Officials with the Michigan Poison Center at the Wayne State University School of Medicine are warning the public that a new “purple heroin” has been linked to several deaths in that state.
According to the center, “purple heroin” is linked to several overdose cases in the Upper Peninsula and one overdose-related death in Van Buren County. Samples of the drug sent to the Michigan State Police Laboratory found the drug has several components, including the synthetic opioid fentanyl, niacinamide (a form of vitamin B), acetaminophen (the key ingredient in Tylenol), flualprazolam (an illicit sedative similar to Xanax), buspirone (an anti-anxiety drug) and brorphine, a new non-fentanyl synthetic opioid.
Officials said brorphine, like fentanyl, is lethal in even small doses and is 50 to 100 times more powerful than morphine.
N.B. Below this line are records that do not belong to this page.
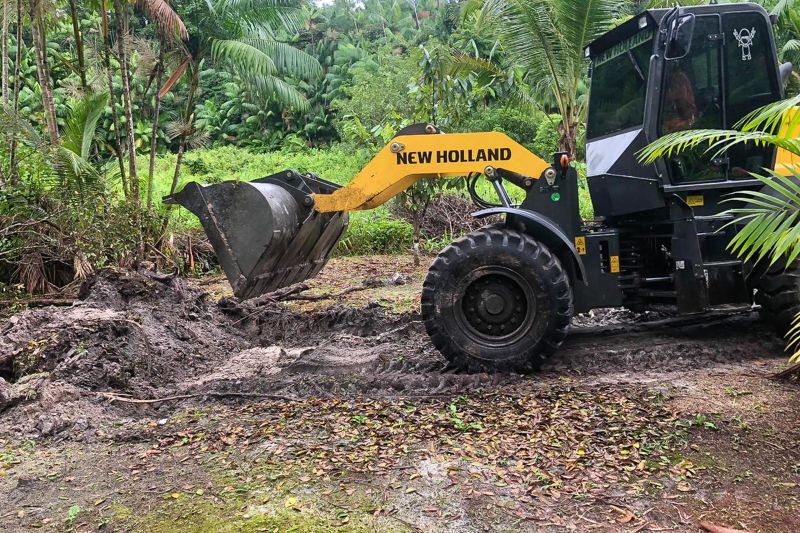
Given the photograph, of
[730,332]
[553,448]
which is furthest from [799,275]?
[553,448]

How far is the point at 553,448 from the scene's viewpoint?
3.76 metres

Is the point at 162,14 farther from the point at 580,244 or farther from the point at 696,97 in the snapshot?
the point at 696,97


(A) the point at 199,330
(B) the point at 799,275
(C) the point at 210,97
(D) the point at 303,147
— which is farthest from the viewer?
(C) the point at 210,97

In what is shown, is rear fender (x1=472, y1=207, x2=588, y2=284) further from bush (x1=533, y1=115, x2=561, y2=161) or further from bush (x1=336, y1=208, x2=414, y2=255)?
bush (x1=533, y1=115, x2=561, y2=161)

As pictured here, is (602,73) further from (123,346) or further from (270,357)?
(123,346)

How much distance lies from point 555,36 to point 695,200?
6.46m

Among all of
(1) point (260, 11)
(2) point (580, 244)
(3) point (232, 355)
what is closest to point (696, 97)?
(2) point (580, 244)

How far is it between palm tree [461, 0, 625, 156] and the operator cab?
16.8 ft

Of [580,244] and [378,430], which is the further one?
[580,244]

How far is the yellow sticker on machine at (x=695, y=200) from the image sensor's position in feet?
18.0

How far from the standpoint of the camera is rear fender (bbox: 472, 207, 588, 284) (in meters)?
5.05

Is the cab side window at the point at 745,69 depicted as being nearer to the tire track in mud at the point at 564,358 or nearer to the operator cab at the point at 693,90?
the operator cab at the point at 693,90

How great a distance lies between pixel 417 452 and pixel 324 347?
8.11 ft

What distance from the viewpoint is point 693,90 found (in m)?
5.38
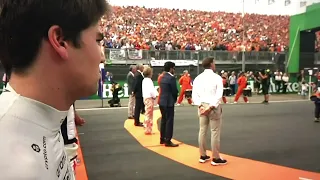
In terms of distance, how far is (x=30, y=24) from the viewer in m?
0.62

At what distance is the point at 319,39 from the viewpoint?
2764 centimetres

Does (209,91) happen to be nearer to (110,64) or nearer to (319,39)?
(110,64)

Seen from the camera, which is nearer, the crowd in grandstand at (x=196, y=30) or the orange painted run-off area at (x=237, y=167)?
the orange painted run-off area at (x=237, y=167)

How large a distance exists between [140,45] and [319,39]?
1597cm

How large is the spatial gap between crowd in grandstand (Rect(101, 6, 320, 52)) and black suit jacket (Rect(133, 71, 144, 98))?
12.4 meters

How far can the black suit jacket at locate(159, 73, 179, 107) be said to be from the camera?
6820 millimetres

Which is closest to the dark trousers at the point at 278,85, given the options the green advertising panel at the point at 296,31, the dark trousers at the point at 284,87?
the dark trousers at the point at 284,87

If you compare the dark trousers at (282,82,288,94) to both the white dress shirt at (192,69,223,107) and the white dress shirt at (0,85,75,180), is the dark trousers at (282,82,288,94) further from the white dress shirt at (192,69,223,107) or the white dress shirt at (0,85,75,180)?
the white dress shirt at (0,85,75,180)

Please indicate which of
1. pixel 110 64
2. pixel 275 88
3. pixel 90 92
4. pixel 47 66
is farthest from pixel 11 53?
pixel 275 88

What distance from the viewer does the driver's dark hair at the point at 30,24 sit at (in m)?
0.61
Officials also said it is unknown whether the drug is colored before or after its arrival in Michigan.
Poison Center officials said brorphine is considered a recreational drug. However, the United Nations Office on Drug and Crime identified it as an emerging threat in its 2020 Early Warning Advisory (EWA) on New Psychoactive Substances (NPS). The drug is not approved for use on humans or animals and is only available for research purposes.
The U.S. Drug Enforcement Administration said public health workers should look for the signs and symptoms of purple heroin use, including respiratory depression, sedation, and other opioid/synthetic opioid overdose symptoms.